Stored items
——————————

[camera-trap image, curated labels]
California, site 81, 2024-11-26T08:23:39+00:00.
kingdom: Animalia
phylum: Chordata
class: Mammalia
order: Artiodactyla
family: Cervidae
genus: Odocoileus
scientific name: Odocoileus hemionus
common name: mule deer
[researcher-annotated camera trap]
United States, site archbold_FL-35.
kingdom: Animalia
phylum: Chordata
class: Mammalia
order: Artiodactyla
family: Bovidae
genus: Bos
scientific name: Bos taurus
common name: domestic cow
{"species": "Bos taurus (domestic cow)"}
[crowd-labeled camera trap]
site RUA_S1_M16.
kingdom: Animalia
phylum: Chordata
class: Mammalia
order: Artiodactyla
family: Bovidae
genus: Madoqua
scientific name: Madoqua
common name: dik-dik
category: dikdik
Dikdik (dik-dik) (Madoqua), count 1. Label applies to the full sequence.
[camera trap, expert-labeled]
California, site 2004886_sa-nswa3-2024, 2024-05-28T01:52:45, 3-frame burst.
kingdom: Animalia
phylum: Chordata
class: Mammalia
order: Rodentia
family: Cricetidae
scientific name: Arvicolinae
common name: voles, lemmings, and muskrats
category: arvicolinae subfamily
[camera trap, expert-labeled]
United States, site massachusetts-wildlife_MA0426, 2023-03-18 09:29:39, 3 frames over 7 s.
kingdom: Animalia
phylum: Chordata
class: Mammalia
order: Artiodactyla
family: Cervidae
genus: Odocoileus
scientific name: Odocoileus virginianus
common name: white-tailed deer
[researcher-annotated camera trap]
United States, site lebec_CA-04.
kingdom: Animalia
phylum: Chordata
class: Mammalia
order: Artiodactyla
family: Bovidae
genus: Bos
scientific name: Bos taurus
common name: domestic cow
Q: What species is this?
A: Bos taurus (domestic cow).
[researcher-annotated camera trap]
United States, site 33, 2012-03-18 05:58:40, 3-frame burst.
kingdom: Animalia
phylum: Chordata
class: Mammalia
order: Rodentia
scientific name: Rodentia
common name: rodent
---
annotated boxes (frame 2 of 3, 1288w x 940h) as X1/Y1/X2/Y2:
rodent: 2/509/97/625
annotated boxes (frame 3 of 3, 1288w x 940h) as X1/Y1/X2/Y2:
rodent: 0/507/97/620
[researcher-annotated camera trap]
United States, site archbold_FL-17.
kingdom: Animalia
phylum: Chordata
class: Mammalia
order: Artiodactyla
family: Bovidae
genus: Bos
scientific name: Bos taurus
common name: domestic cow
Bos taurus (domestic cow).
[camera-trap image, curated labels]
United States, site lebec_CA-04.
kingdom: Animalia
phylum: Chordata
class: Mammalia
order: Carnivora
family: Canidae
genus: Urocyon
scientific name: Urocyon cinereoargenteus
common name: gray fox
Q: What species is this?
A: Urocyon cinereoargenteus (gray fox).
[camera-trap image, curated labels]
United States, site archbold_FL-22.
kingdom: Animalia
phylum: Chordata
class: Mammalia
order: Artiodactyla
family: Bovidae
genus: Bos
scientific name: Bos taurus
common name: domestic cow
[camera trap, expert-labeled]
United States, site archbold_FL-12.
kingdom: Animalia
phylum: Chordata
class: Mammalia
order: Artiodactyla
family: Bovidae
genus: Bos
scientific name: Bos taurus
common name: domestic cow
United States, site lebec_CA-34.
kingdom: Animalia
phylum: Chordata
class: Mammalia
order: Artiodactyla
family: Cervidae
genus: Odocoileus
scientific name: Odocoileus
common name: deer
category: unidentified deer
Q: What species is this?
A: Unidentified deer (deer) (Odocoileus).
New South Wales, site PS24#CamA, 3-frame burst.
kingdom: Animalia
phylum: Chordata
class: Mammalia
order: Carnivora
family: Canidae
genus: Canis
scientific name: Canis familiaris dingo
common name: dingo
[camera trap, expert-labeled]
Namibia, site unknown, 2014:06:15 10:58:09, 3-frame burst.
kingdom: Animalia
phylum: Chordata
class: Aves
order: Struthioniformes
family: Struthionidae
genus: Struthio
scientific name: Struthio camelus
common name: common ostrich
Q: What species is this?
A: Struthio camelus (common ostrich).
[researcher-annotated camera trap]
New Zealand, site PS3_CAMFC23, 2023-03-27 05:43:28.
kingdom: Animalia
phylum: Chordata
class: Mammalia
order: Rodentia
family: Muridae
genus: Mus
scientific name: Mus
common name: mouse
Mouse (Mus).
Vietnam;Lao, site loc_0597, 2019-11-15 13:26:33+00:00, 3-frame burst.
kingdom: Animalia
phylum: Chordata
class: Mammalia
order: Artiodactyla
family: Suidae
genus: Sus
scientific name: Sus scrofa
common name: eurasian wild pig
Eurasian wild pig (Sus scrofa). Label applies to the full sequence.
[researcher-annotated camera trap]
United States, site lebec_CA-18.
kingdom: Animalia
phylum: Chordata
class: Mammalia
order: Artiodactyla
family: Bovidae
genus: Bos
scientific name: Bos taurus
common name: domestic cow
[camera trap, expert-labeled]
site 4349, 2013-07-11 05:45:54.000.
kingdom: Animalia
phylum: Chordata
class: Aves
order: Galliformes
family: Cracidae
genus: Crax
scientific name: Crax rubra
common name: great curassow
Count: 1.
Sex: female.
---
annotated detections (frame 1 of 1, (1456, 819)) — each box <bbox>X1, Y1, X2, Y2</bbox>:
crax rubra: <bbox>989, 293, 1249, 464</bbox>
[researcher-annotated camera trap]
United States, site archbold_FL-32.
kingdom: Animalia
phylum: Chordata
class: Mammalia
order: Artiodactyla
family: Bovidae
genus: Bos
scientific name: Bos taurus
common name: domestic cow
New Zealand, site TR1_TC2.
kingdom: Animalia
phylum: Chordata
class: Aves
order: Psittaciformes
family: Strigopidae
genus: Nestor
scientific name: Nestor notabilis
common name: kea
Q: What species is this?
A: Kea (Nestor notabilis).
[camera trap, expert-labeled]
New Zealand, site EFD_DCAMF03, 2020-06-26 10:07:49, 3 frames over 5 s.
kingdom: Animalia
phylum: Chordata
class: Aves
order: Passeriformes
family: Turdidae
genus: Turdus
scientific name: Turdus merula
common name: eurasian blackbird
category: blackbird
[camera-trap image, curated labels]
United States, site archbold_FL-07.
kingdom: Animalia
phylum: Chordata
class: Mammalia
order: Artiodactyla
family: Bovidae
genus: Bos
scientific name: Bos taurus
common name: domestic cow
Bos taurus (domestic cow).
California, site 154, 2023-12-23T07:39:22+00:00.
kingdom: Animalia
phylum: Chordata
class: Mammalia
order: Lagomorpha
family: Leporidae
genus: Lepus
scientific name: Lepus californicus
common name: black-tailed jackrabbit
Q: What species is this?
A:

——————————

AIM OF THE TASK
A line belongs in the answer if it contains the word "deer"; copy every such line from the data above.

EXPECTED ANSWER
common name: mule deer
common name: white-tailed deer
common name: deer
category: unidentified deer
A: Unidentified deer (deer) (Odocoileus).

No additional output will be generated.